● **TASKS TO PERFORM**
[A] Answer these questions from the text on the fighting on Arundel:
(i) On what date did Sugg arrive on Arundel?
(ii) How many tanks took part in the 27th Infantry Regiment's attack on 19 September?
(iii) To where did the Japanese withdraw when they evacuated Gizo and Arundel?
[B] Please write out the passage on the fighting on Arundel between "On 19 September, 11" and "on the tanks.", inclusive.
[C] Resume the account of the fighting on Arundel after its final sentence.

● **STUDY TEXT**
☆ ☆ ☆

In an effort to reinvigorate the offensive, Sugg arrived on Arundel on 15 September to oversee a renewed attack supported by the Marine tanks, which arrived on the Bomboe Peninsula via landing craft from Munda. He began a series of coordinated assaults utilizing the tanks to provide close support to his infantry. The fighting continued for another week as the Japanese were forced into a small perimeter on the Stima Peninsula. Exploiting the sound of a heavy downpour to muffle the noise of their engines, five tanks from the 11th Defense Battalion moved into position behind the 27th on the west coast on the night of 16–17 September. The following morning the five tanks, operating in two waves with infantry support, destroyed a Japanese strongpoint, allowing the front line to advance 500 yd. There were no losses amongst the tanks during this first engagement, but the following day Japanese defenders firing 37 mm guns destroyed two tanks, which had become isolated from infantry support after adopting the wrong formation. The crews were rescued from their vehicles, though, as the supporting infantry recovered from their initial surprise and laid down supporting fire.

On 19 September, 11 tanks from all three defense battalions took part in the 27th Infantry Regiment's attack on the pocket of Japanese resistance on the Stima Peninsula. Using their 37 mm guns to fire into the jungle, they attacked northwards in two waves to provide mutual support. Defending Japanese troops attempted to swarm over the tanks to attach magnetic mines to them, but infantrymen operating alongside the tanks shot them down, while snipers were used to harass the Japanese antitank gunners and prevent them from firing on the tanks.

The US Navy cut off the Japanese supply line, so on 20–21 September the Japanese evacuated Gizo and Arundel, withdrawing back to Kolombangara via barge. In order to cover their withdrawal, the Japanese laid down an intense artillery bombardment from Kolombangara, which prevented the surrounding US troops from attacking the withdrawing troops; meanwhile, US gunners and mortarmen maintained their own bombardment on the withdrawing Japanese barges. Some Japanese who attempted to swim across to Kolombangara drowned in the attempt and were found washed up on the shore in the aftermath.

☆ ☆ ☆

● **MATERIAL PROVIDED**
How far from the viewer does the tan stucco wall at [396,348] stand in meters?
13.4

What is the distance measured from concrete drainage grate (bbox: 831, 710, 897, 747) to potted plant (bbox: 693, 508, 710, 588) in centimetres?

☆ ☆ ☆

● **ANSWERS FOR THE EXERCISE**
[A]
(i) 15 September.
(ii) 11 tanks, from all three defense battalions.
(iii) Back to Kolombangara, by barge.

[B]
On 19 September, 11 tanks from all three defense battalions took part in the 27th Infantry Regiment's attack on the pocket of Japanese resistance on the Stima Peninsula. Using their 37 mm guns to fire into the jungle, they attacked northwards in two waves to provide mutual support. Defending Japanese troops attempted to swarm over the tanks to attach magnetic mines to them, but infantrymen operating alongside the tanks shot them down, while snipers were used to harass the Japanese antitank gunners and prevent them from firing on the tanks.

[C]
==Aftermath==
US losses during the battle amounted to 44 killed and 256 wounded. The Japanese lost 345 killed and 500 wounded. According to Stephen Lofgren, the fighting on Arundel was described by the commander of the 43rd Infantry Division as "the most bitter combat of the New Georgia campaign". Minor mopping up operations on the island continued after 21 September. As a result of capturing Arundel, the US commanders managed to secure the airbase around Munda from counterattack or shelling, although it remained under threat from Japanese air attack. In the aftermath, the fighting continued on Vella Lavella, where the New Zealand 14th Brigade arrived to take over responsibility for the final advance through the coastal areas from US troops.

Meanwhile, the Japanese decided to evacuate over 12,000 troops from Kolombangara as part of a major retrograde operation in the Solomons. The evacuation was conducted over the course of several nights via barge, commencing on 28–29 September and continuing through until 2–3 October. The Japanese then evacuated Vella Lavella on 6–7 October, bringing the New Georgia campaign to a conclusion. During the evacuation operations, the US Navy claimed to have sunk up to 46 barges, killing several thousand Japanese troops, but ultimately the Japanese evacuation operations were successful. The delay inflicted by the defenders on Arundel allowed the Japanese to improve their defenses around Rabaul and on Bougainville. Many of the troops who were evacuated from Kolombangara took part in the fighting on Bougainville later in the war. The next phase of the Allied advance through the Pacific would see them land at Cape Torokina in November 1943 as part of efforts to secure Bougainville, while further actions were undertaken by the New Zealanders in the Treasury Islands and the US Marines on Choiseul.